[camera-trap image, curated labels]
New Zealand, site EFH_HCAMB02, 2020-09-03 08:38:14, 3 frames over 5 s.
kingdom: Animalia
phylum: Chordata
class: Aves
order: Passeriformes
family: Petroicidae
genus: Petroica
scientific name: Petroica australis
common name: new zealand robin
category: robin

════

Task requirements: Please copy nothing but the lines from the one that holds "New Zealand, site" through the last line of the material above, exactly as written.

Problem solution:
New Zealand, site EFH_HCAMB02, 2020-09-03 08:38:14, 3 frames over 5 s.
kingdom: Animalia
phylum: Chordata
class: Aves
order: Passeriformes
family: Petroicidae
genus: Petroica
scientific name: Petroica australis
common name: new zealand robin
category: robin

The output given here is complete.